SINGAPORE – By 2030, Singapore could become “Cosmopura”, a place where there is strong regional cooperation but where domestic climate protests are common affairs and high income inequality has taken root.

Or it could turn into “Bukit Mampus”, a dystopia where nothing is working out at home and abroad and its citizens feel a sense of dejection. Mampus means die in Malay.

It could also become “Soma-stan”, a version of Singapore where people feel lulled into complacency and there is little impetus to beat what the region can offer.

These three visions of the future are currently the front runners of what Singapore could look like in 2030, based on the inputs of about 700 participants in a new interactive, game-like Web app launched by the Institute of Policy Studies (IPS) in May.

Known as Quest2030, the app hopes to engage the public in reimagining the country’s future, said IPS deputy director Gillian Koh at a media briefing on Thursday (July 7).

She said: “It asks how Singapore will respond over the decade, through this period of radical uncertainty, and invites members of the public to share their views on key trends and in that way, craft alternative possible futures of Singapore.”

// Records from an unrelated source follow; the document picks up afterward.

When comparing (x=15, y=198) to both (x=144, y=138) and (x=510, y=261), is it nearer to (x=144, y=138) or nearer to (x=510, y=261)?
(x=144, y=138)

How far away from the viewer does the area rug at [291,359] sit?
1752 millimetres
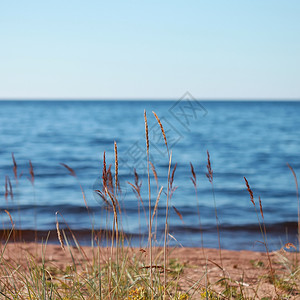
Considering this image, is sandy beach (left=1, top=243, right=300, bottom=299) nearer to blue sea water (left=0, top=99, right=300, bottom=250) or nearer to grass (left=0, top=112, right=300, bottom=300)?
grass (left=0, top=112, right=300, bottom=300)

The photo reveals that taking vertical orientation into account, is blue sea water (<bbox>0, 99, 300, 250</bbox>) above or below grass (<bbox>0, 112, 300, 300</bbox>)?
below

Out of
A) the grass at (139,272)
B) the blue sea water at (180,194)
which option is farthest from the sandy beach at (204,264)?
the blue sea water at (180,194)

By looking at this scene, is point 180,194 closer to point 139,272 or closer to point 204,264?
point 204,264

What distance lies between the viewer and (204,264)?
177 inches

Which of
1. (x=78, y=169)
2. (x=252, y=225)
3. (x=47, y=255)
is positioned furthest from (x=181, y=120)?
(x=47, y=255)

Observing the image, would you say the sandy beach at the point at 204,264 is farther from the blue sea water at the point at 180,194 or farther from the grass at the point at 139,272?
the blue sea water at the point at 180,194

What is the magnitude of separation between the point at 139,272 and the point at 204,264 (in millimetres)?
1605

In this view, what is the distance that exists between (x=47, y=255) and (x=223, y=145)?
18.2m

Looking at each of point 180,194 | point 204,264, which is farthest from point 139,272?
point 180,194

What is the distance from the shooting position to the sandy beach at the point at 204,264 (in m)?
3.11

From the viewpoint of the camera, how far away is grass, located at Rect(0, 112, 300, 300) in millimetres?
2166

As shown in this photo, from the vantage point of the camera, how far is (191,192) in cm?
988

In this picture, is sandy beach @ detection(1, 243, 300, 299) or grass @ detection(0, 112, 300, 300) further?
sandy beach @ detection(1, 243, 300, 299)

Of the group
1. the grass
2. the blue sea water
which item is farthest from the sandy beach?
the blue sea water
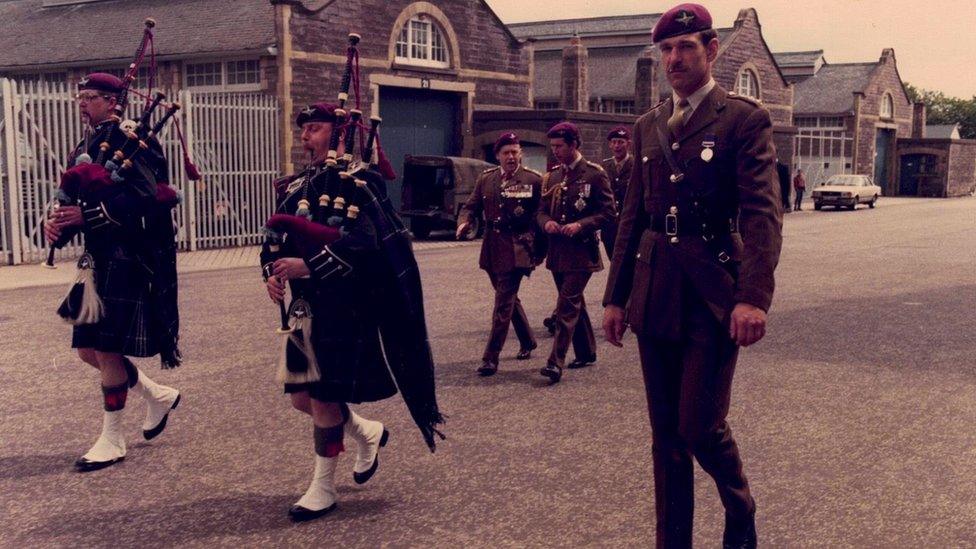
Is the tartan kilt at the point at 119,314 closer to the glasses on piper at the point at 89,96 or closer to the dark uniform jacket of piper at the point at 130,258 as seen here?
the dark uniform jacket of piper at the point at 130,258

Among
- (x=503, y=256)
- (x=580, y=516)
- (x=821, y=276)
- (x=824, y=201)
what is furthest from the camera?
(x=824, y=201)

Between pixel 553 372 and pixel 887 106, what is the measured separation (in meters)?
54.4

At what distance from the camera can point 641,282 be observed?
373cm

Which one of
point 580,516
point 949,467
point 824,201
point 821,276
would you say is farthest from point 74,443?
point 824,201

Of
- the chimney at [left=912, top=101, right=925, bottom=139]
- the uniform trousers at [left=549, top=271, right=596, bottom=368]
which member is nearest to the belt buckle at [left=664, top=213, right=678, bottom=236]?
the uniform trousers at [left=549, top=271, right=596, bottom=368]

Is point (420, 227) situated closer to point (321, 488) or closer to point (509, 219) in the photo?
point (509, 219)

On entering the app, participants are asked to fill in their feelings on how Singapore will fare in three areas: a sense of agency, economic inequality and regional cooperation.

These choices lead to one of eight future Singapores, such as Cosmopura and Bukit Mampus, which participants can then explore through the Web app, encountering potential headlines, objects and reimagined spaces such as a virtual Hong Lim Park.

Participants are also asked to choose a guide from a range of eight characters, including activists, lawyers, retirees and hawkers, and are able to see how their version of Singapore in 2030 will affect these characters’ lives and livelihoods.

They can also answer additional questions and simulate decision-making for the country on issues such as openness to talent, which may then cause their version of future Singapore to change and evolve into another.

IPS hopes to attract more than 20,000 participants for Quest2030. The app is part of the third phase of the think-tank’s Reimagining Singapore 2030 exercise that began in 2020. This phase also included a series of focus group discussions.

Data from the app, which is anonymous but collects some demographic information like age and race, will be used in the final phase of the exercise, which involves the development of recommendations, action plans and pilot programmes to tackle policy problems of the future, Dr Koh said.

The app can be found at this website and will run at least until the middle of August, IPS said.